--- Records Enclosed Below ---

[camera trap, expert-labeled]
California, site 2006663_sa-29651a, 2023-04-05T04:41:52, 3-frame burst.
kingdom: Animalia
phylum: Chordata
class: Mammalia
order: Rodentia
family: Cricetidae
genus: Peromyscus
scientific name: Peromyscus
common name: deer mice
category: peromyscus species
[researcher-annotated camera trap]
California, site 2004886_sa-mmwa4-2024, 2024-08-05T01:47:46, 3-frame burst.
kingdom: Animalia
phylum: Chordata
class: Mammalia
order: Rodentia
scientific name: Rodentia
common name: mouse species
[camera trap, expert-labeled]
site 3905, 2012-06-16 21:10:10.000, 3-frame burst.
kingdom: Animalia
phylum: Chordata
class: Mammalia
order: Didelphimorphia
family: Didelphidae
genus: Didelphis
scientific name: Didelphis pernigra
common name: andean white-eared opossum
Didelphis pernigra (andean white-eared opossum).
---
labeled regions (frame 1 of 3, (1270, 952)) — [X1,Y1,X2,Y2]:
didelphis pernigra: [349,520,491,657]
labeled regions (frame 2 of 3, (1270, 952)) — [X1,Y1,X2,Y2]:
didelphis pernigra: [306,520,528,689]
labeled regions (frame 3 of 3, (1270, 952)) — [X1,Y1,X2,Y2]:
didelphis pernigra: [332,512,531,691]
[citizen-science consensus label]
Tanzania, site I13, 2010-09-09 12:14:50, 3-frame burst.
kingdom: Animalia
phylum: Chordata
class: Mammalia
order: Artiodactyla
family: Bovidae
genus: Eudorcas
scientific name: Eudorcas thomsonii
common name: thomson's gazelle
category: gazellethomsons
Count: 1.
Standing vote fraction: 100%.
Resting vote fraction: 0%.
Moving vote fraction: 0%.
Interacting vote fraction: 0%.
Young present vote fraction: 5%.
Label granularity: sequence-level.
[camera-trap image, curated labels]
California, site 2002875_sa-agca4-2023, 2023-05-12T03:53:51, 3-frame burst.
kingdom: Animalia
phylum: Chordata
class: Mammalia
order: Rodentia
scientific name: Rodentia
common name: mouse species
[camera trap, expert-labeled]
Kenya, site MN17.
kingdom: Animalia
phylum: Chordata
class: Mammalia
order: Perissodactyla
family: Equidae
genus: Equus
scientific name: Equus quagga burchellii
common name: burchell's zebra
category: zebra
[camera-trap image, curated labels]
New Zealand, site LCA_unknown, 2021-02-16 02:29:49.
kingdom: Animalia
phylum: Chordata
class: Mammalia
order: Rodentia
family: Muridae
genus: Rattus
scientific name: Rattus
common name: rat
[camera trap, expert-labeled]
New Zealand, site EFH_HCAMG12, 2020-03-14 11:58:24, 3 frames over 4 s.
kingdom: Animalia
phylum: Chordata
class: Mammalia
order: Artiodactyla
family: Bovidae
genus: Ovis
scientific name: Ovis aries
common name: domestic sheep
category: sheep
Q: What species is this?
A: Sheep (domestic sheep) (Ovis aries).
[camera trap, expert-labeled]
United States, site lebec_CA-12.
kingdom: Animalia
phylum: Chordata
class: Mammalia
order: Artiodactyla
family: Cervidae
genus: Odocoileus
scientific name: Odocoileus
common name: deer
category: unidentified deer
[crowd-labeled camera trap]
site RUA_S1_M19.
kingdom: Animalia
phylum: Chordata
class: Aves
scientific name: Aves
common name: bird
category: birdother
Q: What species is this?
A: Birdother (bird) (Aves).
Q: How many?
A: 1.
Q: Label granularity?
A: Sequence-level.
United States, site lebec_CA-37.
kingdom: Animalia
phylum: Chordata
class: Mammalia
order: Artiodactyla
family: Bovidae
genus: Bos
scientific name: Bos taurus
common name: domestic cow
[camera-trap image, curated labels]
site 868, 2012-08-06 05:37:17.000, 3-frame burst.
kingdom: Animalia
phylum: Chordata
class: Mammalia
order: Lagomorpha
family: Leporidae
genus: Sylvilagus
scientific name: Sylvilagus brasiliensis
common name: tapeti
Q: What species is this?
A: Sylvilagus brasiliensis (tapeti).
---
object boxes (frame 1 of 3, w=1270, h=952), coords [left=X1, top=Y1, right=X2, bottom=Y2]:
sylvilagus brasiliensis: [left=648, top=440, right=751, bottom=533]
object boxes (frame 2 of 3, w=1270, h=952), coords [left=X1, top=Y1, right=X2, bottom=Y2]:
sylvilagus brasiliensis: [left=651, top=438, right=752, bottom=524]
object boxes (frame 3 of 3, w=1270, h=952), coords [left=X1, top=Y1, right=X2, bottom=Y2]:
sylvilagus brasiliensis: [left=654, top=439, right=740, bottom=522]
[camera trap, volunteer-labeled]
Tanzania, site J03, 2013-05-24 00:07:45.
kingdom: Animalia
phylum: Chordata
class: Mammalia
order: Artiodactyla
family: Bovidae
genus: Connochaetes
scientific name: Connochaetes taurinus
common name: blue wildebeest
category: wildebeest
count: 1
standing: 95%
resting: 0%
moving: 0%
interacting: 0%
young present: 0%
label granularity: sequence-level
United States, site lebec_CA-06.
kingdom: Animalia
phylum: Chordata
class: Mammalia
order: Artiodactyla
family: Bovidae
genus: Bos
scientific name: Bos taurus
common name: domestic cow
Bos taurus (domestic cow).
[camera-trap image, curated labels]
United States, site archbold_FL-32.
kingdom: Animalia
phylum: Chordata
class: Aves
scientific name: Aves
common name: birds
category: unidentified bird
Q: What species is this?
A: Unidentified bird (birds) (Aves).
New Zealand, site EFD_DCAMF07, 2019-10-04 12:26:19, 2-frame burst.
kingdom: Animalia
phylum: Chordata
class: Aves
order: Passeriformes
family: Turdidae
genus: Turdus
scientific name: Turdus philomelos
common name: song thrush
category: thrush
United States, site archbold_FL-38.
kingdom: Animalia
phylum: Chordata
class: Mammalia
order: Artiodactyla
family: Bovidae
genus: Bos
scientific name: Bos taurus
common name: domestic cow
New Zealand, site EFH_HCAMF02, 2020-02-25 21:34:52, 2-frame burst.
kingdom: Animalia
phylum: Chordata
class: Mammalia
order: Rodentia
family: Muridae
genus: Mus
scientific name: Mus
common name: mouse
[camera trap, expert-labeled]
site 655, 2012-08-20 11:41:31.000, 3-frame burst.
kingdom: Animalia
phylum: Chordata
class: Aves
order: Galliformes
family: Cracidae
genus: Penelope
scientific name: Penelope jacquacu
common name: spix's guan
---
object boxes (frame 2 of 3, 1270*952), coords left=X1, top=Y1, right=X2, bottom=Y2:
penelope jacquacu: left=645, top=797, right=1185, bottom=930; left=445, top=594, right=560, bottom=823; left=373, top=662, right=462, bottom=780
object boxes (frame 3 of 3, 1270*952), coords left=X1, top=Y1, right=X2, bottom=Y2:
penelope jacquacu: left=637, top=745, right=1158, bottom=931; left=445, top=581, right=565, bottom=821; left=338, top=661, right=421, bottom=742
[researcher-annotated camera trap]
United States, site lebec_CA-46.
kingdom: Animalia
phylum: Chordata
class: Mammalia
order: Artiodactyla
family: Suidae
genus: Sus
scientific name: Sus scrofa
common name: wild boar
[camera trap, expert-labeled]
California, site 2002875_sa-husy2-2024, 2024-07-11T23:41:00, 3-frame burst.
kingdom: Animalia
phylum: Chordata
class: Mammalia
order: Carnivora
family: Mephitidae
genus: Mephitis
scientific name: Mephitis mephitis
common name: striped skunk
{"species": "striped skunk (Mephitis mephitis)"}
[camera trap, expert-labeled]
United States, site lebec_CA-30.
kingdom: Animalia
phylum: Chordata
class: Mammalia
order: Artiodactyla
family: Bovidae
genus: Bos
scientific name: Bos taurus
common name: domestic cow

--- End of Enclosed Records ---

__Work instructions__: Your task is to transcribe, with no changes, only the lines of the listing above that lie between the line holding "site RUA_S1_M19." and the line holding "standing: 95%", inclusive.

__Exercise result__:
site RUA_S1_M19.
kingdom: Animalia
phylum: Chordata
class: Aves
scientific name: Aves
common name: bird
category: birdother
Q: What species is this?
A: Birdother (bird) (Aves).
Q: How many?
A: 1.
Q: Label granularity?
A: Sequence-level.
United States, site lebec_CA-37.
kingdom: Animalia
phylum: Chordata
class: Mammalia
order: Artiodactyla
family: Bovidae
genus: Bos
scientific name: Bos taurus
common name: domestic cow
[camera-trap image, curated labels]
site 868, 2012-08-06 05:37:17.000, 3-frame burst.
kingdom: Animalia
phylum: Chordata
class: Mammalia
order: Lagomorpha
family: Leporidae
genus: Sylvilagus
scientific name: Sylvilagus brasiliensis
common name: tapeti
Q: What species is this?
A: Sylvilagus brasiliensis (tapeti).
---
object boxes (frame 1 of 3, w=1270, h=952), coords [left=X1, top=Y1, right=X2, bottom=Y2]:
sylvilagus brasiliensis: [left=648, top=440, right=751, bottom=533]
object boxes (frame 2 of 3, w=1270, h=952), coords [left=X1, top=Y1, right=X2, bottom=Y2]:
sylvilagus brasiliensis: [left=651, top=438, right=752, bottom=524]
object boxes (frame 3 of 3, w=1270, h=952), coords [left=X1, top=Y1, right=X2, bottom=Y2]:
sylvilagus brasiliensis: [left=654, top=439, right=740, bottom=522]
[camera trap, volunteer-labeled]
Tanzania, site J03, 2013-05-24 00:07:45.
kingdom: Animalia
phylum: Chordata
class: Mammalia
order: Artiodactyla
family: Bovidae
genus: Connochaetes
scientific name: Connochaetes taurinus
common name: blue wildebeest
category: wildebeest
count: 1
standing: 95%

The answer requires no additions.